The Mohawk man was struggling to light the cigarette as it was coated in the sticky black substance. Try. Try. Try. Finally, a flame and curling smoke. The taste and smell of it instantly hit his taste buds. It made every organ in his body want to leap from his insides and devour the cigarette to get every last bit of opium. Instantly, every tension was relieved from him, and he was delivered into a peace of knowing now that the high was coming. The taste of the opium was the best taste in the entire world, and completely indescribable. It was not sweet-tasting; it was not bitter. Neither of those were close to describing it. It was Heaven, and nothing was as good. A slice of calm on a cigarette. Oh, sure, it tasted gross when you first did it. However, only the first time. After that, it always tasted amazing. Amazing enough to never want to get away from it. It was the best food a junkie could eat.

The Mohawk man passed it to the long-haired man as they leaned against the tan plaster walls, and he took a deep drag as the embers struggled to remain lit. “This won’t get us very high,” the long-haired man said.

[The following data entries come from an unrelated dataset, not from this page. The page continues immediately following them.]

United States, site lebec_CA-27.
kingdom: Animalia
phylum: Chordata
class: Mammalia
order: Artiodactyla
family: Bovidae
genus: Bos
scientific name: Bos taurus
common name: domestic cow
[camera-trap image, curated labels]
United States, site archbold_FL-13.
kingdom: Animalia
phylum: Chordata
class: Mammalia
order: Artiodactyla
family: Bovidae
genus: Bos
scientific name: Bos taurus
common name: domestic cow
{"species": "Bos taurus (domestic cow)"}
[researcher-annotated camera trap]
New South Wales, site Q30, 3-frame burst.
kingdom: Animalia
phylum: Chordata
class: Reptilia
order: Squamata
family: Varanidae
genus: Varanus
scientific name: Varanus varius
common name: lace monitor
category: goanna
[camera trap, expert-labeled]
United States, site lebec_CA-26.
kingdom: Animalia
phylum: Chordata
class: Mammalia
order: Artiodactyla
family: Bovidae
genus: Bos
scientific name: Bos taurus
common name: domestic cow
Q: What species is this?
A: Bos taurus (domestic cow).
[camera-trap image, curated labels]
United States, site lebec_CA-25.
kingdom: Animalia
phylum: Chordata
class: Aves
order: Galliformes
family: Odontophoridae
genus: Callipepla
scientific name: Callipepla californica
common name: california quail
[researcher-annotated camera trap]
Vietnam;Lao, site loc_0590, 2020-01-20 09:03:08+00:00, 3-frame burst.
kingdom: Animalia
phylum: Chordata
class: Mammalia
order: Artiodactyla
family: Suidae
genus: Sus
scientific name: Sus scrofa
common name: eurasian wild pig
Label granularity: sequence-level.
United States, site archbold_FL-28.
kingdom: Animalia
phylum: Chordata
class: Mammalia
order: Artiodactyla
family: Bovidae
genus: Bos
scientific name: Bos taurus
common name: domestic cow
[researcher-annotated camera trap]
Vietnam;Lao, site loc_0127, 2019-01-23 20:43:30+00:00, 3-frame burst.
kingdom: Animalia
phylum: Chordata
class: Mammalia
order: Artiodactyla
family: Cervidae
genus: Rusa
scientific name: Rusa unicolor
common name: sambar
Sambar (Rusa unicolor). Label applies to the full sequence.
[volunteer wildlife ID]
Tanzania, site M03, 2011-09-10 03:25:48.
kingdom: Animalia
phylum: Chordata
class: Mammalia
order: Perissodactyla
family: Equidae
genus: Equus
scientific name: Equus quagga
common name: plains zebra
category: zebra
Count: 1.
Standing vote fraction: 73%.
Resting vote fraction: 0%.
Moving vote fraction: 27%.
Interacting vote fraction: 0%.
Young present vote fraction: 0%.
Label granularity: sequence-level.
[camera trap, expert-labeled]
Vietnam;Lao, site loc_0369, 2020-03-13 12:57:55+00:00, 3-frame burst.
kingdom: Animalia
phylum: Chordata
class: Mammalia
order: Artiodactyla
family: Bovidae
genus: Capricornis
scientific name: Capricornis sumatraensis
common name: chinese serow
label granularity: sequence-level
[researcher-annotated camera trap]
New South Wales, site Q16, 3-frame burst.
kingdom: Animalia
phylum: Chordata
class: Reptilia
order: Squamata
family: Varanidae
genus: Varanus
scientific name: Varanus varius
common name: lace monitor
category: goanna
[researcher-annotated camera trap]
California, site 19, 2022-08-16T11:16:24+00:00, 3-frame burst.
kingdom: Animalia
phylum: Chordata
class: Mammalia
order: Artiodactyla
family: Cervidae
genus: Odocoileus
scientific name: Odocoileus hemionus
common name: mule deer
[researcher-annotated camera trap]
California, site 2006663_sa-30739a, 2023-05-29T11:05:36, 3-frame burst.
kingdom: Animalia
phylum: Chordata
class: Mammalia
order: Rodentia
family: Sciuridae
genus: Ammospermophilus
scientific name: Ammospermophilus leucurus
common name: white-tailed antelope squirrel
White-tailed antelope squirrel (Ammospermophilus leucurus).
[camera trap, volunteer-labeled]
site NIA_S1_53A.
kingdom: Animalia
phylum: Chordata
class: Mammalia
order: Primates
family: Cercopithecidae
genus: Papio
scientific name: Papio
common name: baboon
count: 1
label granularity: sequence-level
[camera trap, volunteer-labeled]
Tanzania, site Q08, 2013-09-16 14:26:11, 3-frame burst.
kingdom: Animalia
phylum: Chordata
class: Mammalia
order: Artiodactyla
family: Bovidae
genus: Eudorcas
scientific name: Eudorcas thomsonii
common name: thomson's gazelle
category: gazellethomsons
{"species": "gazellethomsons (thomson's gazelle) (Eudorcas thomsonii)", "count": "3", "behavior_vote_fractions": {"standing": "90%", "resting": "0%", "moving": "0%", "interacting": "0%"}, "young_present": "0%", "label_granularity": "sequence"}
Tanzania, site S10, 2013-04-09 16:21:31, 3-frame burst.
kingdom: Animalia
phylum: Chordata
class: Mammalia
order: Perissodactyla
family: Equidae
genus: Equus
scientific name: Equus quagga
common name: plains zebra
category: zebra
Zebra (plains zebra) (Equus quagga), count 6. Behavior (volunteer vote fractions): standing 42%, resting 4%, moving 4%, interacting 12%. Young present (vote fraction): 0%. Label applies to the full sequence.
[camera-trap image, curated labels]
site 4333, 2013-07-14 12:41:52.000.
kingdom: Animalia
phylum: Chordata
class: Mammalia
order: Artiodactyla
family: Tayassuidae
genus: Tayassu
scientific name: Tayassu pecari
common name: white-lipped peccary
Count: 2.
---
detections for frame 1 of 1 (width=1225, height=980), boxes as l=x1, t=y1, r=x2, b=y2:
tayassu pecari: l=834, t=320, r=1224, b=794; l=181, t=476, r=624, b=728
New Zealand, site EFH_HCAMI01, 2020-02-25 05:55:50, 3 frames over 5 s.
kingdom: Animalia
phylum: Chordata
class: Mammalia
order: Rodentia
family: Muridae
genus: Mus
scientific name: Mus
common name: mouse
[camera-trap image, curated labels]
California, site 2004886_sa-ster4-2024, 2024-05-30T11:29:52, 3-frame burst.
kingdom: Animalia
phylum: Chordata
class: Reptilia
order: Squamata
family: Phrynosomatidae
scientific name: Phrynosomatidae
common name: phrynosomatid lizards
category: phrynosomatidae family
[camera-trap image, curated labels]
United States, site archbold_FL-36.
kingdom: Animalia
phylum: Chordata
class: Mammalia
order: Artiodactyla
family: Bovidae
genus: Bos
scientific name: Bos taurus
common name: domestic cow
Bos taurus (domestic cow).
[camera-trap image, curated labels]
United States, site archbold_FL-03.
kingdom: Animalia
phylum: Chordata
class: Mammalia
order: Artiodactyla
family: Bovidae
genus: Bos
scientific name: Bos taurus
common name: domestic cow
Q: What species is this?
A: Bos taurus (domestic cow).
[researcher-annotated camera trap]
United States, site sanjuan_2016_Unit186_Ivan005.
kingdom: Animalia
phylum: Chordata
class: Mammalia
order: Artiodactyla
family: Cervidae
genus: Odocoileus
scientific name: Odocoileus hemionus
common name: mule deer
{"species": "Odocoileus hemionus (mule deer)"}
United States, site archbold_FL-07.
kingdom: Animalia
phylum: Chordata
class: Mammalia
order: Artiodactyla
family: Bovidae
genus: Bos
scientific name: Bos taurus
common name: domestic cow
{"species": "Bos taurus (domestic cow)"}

“I know,” the Mohawk man said. “We bought more. We’ll just get some tinfoil to smoke the rest. I just love smoking it from the cigarette. There’s something about it, you know? It’s pleasing. The ritual of it, I guess.”

“Yeah, I guess so. Kind of a waste of drugs, though, since we could get higher from it in other ways.”

“Well, shooting up gets you higher, too, but you’re very against that.”

The smoke curled from the cigarette, the ritual of smoke. The two men stared out in silence at their sunlight city, at their dying city, and ignored the death that could ever come to them. They inhaled, they finished, they went back inside, and got high. Forever to be high.

Opium was a hard drug to get in the United States. Harder still for two street punks like them. They knew what they were smoking was more likely heroin, but what were they to do about that? They were in too deep now, so call it opium and say that it’s healthier than H. Say you’re clean and having fun and not an addict. Say you’ll live forever and aren’t riddled with the disease.